This sermon is part of the sermon series "The Resurrection". See series.
Tony Campolo, at the end of a sermon titled, "The Year of Jubilee," tells this story:
I went to my first black funeral when I was 16 years old. A friend of mine, Clarence, had died. The pastor was incredible. From the pulpit he talked about the Resurrection in beautiful terms. He had us thrilled. He came down from the pulpit, went to the family, and comforted them from the fourteenth chapter of John. "Let not your heart be troubled," he said, "'You believe in God, believe also in me,' said Jesus. Clarence has gone to heavenly mansions."
Then, for the last 20 minutes of the sermon, he actually preached to the open casket. Now, that's drama! He yelled at the corpse: "Clarence! Clarence!" He said it with such authority, I would not have been surprised had there been an answer. He said, "Clarence, there were a lot of things we should have said to you that we never said to you. You got away too fast, Clarence. You got away too fast." He went down this litany of beautiful things that Clarence had done for people. When he finished—here's the dramatic part—he said, "That's it, Clarence. There's nothing more to say. When there's nothing more to say, there's only one thing to say. Good night. Good night, Clarence!" He grabbed the lid of the casket and slammed it shut. "Good night, Clarence!" Boom!
Shock waves went over the congregation. As the preacher then lifted his head, you could see there was this smile on his face. He said, "Good night, Clarence. Good night, Clarence, because I know, I know that God is going to give you a good morning!" The choir stood and starting singing, "On that great morning, we shall rise, we shall rise." We were dancing in the aisles and hugging each other. I knew the joy of the Lord, a joy that in the face of death laughs and sings and dances, for there is no sting to death.
We've been looking at why Jesus' resurrection from the dead matters, guided by the greatest chapter in the Bible on the subject, 1 Corinthians 15. Today, in verses 50-57, Paul draws this great discussion to a stirring conclusion. Here is why the funeral of a believer ought to be completely different than any other funeral. Here is why Christians should live with a loose grip on life on this earth and need never tremble at the thought of death. Since Jesus Christ rose from the dead, we who believe in him are assured of two great promises.
We will all be changed.
God has always intended the people he created to have bodies. We can imagine being us without bodies; we imagine flitting here and there, living like we do now in our heads. But we are meant for better. The great Creator's highest creation is mankind, the perfect blending of body and soul. But now these bodies are shot through with dehumanizing sin. It's in our bones. It's killing us.
These mortal bodies must be changed because they won't work in God's eternal kingdom. They can't breathe there. They can't move there. They can't last there. The beauty there is too bright for these eyes, the fragrances too intoxicating for these noses, the feasts too sumptuous for these taste buds, the hymns too musical for these voices, the sounds too delicate and thundering for these ears, the leaves, stones, friends, and Savior too holy to touch with these hands.

********

#### THINGS TO DO
a) In the resurrection sermon, which chapter did the pastor use to comfort Clarence's family?
b) Please carry the resurrection sermon on from its final sentence, keeping its voice.
The items that come after the resurrection sermon have nothing to do with what you're asked here.

#### RECORDS
********

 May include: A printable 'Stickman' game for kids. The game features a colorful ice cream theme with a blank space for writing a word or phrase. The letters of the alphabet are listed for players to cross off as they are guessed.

********

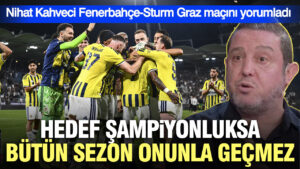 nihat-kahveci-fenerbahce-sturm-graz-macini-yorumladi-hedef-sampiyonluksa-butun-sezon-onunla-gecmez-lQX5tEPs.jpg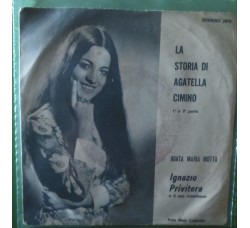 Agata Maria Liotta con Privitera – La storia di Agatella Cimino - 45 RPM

********

#### EXERCISE ANSWERS
a) The fourteenth chapter of John.

b)
So praise God that "we shall all be changed." To go home to God's kingdom, we must and we will be changed. For one thing, we shall find ourselves in bodies that cannot deteriorate. No dulling or draining or decaying—bodies that are always fresh and strong. Our resurrected bodies will not have any death in them. Now, death is not just evident in our wrinkles and dimming eyes or aching bones. Death is evident in our carelessness about what is right, in our wishy-washy consciences, in our love of earthly things, in our weariness of the holy and beautiful. All of that death deep in our blood and bones will be changed to a holy, Christlike immortality—a life that seeps deep into our consciences and minds and wills and spirits—the very breath of God going to the core of who we are.
This great change will come at the instant of the trumpet blast announcing Christ's second coming. Paul filled in the details more in 1 Thessalonians 4:16-17: "For the Lord himself will come down from heaven, with a loud command, with the voice of the archangel and with the trumpet call of God, and the dead in Christ will rise first. After that, we who are still alive and are left will be caught up together with them in the clouds to meet the Lord in the air. And so we will be with the Lord forever." In Matthew 24:31, Jesus talked about the trumpet, too: "And [the Son of Man] will send his angels with a loud trumpet call, and they will gather his elect from the four winds, from one end of the heavens to the other."
In Numbers 10, God told Moses to have two silver trumpets made. "Use them," the Lord said, "for calling the community together and for having the camps set out …. This is to be a lasting ordinance for you. When you go into battle …, sound a blast on the trumpets …. Also at your times of rejoicing … you are to sound the trumpets." And so on that great day when the people of God set out for the land God has promised, when the final battle over Satan looms, when that great day of rejoicing is about to begin, God sounds the trumpet!
Here in 1 Corinthians 15, Paul emphasizes that we will be given new bodies instantaneously, happening in a split second. Some believers will be alive on that day, but whether in the grave or walking the earth, we will all be changed, receiving bodies which now we can only begin to imagine.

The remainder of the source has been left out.